Enfin, il prévoit une peine de six mois d'emprisonnement et de 30 000 euros d'amende, en cas de violation desdits arrêtés.
Les requérants ne peuvent qu'adhérer aux objectifs poursuivis par le législateur visant à combattre le fléau des violences perpétrées à l'occasion de certaines manifestations sportives. En atteste le fait que, dans aucun de leurs recours déposés à l'encontre des lois précédentes contenant des dispositions « anti-hooligan », ils n'ont mis en cause lesdites dispositions (12). Ils ne sauraient souscrire en revanche au dispositif ici en cause qui va bien au-delà de ce que peut justifier la préservation de l'ordre public, et qui porte en lui des risques trop importants pour les libertés individuelles, particulièrement celle d'aller et de venir, en raison de l'imprécision des dispositions en cause (1), et du manque d'encadrement des pouvoirs de police administrative ainsi conférés au ministre de l'intérieur et aux préfets (2).

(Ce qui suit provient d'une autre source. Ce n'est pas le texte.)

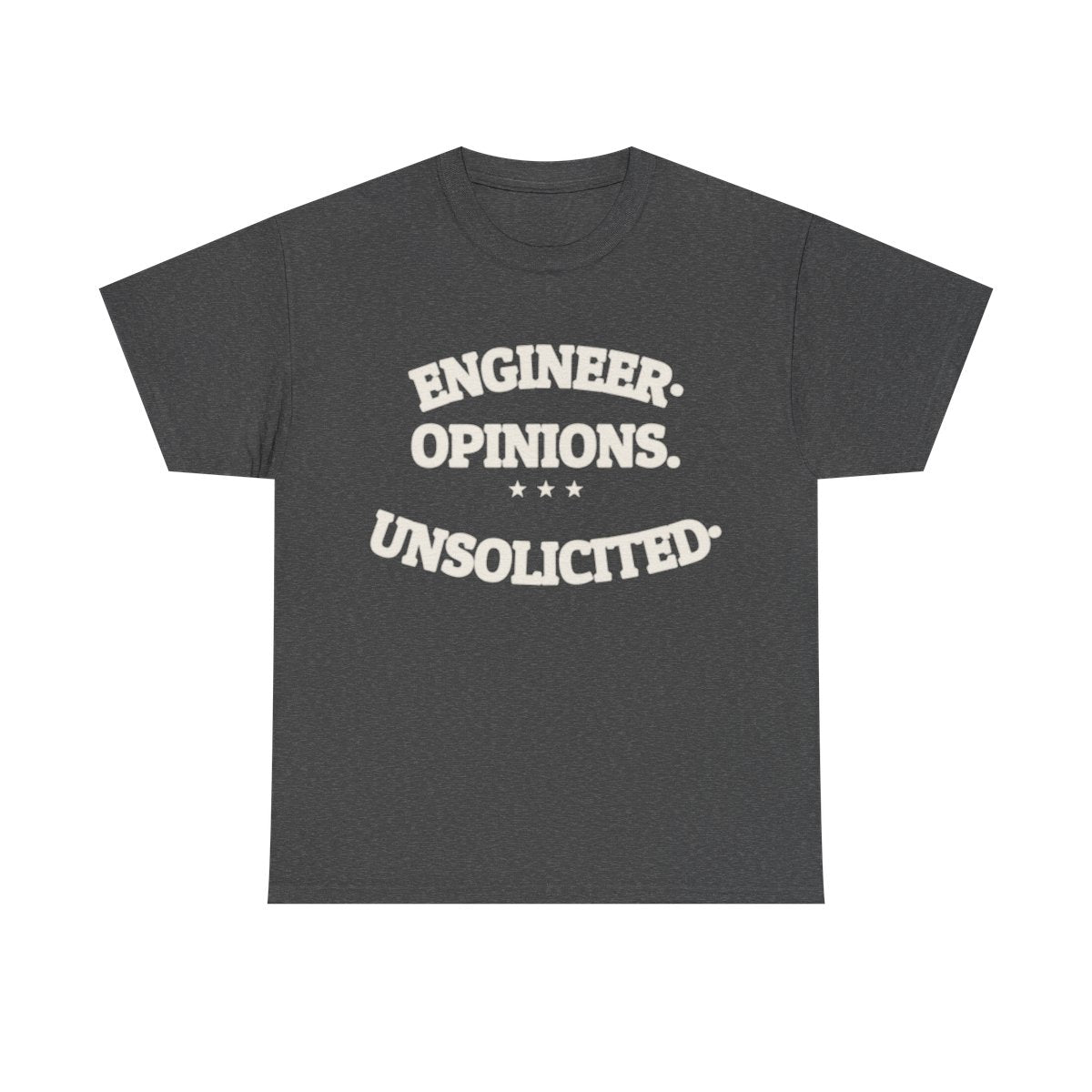 ENGINEER. OPINIONS. UNSOLICITED. — Funny Tee | Dry Humor | NullMade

(12) Cf. les recours précédents contre la loi n° 2003-239 du 18 mars 2003 pour la sécurité intérieure, la loi n° 2006-64 du 23 janvier 2006 relative à la lutte contre le terrorisme et la loi n° 2010-201 du 2 mars 2010 renforçant la lutte contre les violences de groupes et la protection des personnes chargées d'une mission de service public. Et l'absence de recours contre la loi n° 2006-784 du 5 juillet 2006 relative à la prévention des violences lors des manifestations sportives.